In Year 9 our central theme is Relationships and Identity. We begin the year with The Crucible by Arthur Miller and follow this with a series of short stories that explore relationships and identity. In the third term, we study an anthology around the theme with We should all be feminists by Chimamanda Ngozi Adichie as our anchor text. This is followed by a series of short stories, The Adventures of Sherlock Holmes by Arthur Conan Doyle. The final term is a focus on a poetry anthology exploring a variety of relationships and we finish with Shakespeare’s tragedy Romeo and Juliet.

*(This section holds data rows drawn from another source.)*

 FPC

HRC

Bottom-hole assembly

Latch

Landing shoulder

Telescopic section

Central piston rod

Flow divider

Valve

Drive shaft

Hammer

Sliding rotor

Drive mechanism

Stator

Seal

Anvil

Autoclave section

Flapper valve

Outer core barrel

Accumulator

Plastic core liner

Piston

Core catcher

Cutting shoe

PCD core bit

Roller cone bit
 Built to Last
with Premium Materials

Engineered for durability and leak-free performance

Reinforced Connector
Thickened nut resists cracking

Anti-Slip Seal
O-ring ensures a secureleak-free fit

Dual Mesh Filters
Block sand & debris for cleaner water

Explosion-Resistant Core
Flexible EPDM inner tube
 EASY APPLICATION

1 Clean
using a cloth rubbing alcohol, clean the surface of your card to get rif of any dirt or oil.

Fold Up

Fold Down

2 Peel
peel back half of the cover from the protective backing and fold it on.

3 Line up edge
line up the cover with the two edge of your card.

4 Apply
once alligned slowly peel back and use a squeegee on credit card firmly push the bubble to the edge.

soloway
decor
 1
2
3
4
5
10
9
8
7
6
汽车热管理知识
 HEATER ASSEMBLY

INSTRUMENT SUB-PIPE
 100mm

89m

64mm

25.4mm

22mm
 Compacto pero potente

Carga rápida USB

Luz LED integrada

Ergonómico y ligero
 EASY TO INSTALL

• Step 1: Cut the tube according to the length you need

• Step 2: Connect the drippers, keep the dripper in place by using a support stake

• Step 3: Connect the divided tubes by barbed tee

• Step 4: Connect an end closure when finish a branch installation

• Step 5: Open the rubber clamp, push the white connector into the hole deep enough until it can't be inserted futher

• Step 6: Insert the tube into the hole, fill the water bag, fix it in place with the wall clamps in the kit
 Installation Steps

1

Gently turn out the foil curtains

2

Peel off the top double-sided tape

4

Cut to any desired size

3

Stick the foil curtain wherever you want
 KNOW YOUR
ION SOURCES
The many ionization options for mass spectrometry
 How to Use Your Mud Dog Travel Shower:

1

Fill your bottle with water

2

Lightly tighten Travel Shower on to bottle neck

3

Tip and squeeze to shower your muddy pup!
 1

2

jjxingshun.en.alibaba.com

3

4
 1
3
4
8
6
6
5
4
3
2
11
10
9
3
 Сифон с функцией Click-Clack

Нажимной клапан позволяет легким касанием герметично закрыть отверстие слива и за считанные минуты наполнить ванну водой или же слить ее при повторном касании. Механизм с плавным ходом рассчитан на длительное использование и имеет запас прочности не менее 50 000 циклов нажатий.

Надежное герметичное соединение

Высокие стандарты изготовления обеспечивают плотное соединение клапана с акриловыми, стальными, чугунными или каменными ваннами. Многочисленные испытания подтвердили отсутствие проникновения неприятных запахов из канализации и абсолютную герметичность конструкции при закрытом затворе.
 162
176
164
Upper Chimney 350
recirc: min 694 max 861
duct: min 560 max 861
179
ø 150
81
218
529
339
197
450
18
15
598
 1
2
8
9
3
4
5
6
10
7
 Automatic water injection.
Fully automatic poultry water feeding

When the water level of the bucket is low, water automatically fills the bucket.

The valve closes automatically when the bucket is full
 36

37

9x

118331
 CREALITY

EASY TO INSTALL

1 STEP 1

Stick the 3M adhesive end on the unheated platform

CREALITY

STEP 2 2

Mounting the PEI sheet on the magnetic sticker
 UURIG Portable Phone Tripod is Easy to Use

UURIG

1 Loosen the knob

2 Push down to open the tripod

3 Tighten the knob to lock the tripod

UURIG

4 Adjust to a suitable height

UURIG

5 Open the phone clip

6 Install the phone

Students are assessed in class regularly with live marking and use of the visualiser. Every two weeks, the class receives some Whole Class Feedback where a teacher assesses students’ work and reports common misconceptions to the class displaying model pieces of work. Students then get the chance to improve work submitted using this feedback.

Each academic year, Year 7 to Year 9 students will sit mid term exams and end of year exams.

As well as whole class feedback, at KS4, students will be given GCSE grades each half term based on practice GCSE questions completed in class. At the end of each term, Year 10 students sit a practice Literature exam on the text they have studied with their Year 10 exams in the summer term. Year 11 have two sets of mock GCSE exams, in November and in March.

Extra-Curricular Opportunities

We often run trips to Cambridge Arts Theatre to support our students’ study of texts.

Our debating club helps students form arguments and counter arguments orally in preparation for their written work.

Our book clubs held in our library encourage reading and particularly, a reading of diverse voices.

Future Careers

Good employers, sixth form colleges and universities understand and appreciate the skills students acquire when studying English Literature. They seek students who can analyse and understand information and can read perceptively; students who can think independently, make balanced judgements about people and the society in which they lived, and produce well written arguments based on textual evidence. These are all transferable skills learnt in English Literature.

Some possible careers include: teaching; journalism; law; social work; the media (e.g. TV / Radio); the military; security services; police and politics and medicine.

Useful Links

BBC Bitesize for AQA English Literature texts

Mr Bruff - English teacher YouTuber with short videos to support text study

Pre-learning activities

If in London, the tour at The Globe Theatre is great for widening students' knowledge of Shakespeare or pay a visit to the Dickens Museum

More locally, going to the Cambridge Arts Theatre is a fantastic way to encourage children to engage with literary texts. Shakespeare in the Park is also a cheap and fun way to see Shakespeare productions performed by college students during the summer months.